Evangelische Kirche kritisiert Seehofer-Pläne zur Abschiebung

Das Bundeskabinett soll nach den Plänen des Innenministeriums am Mittwoch das „Geordnete-Rückkehr-Gesetz“ auf den Weg bringen. Seehofer will mit dem Gesetz erreichen, dass mehr Abschiebungen von Ausländern ohne Bleiberecht in Deutschland durchgesetzt werden. Die Vorlage des Innenministers soll unter anderem ermöglichen, Abschiebehäftlinge in normalen Gefängnissen unterzubringen, wenn auch von den anderen Strafgefangenen getrennt.

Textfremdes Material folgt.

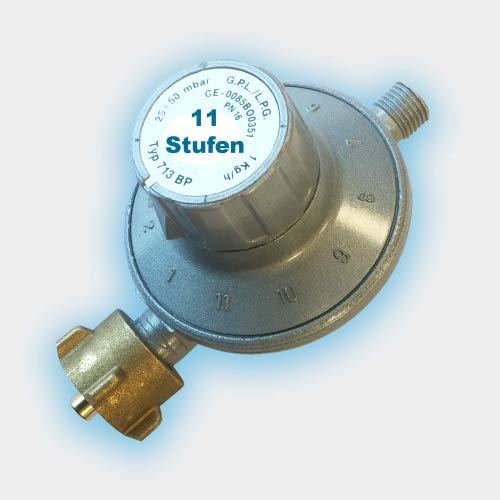 Gasdruckminderer (25 - 50mbar)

„Der tiefste Eingriff in die Freiheitsrechte eines Menschen“

“Besonders kritisieren wir die im Entwurf vorgesehene erhebliche Ausweitung der Möglichkeit, Menschen zu inhaftieren“, wird Dutzmann von den Zeitungen zitiert: „Die Evangelische Kirche in Deutschland achtet das Interesse des Staates, die Ausreisepflicht von Personen durchzusetzen, die kein Recht haben, sich in der Bundesrepublik Deutschland aufzuhalten.“ Freiheitsentzug sei aber „der tiefste Eingriff in die Freiheitsrechte eines jeden Menschen und nur zulässig, wenn mildere Mittel nicht zur Verfügung stehen“.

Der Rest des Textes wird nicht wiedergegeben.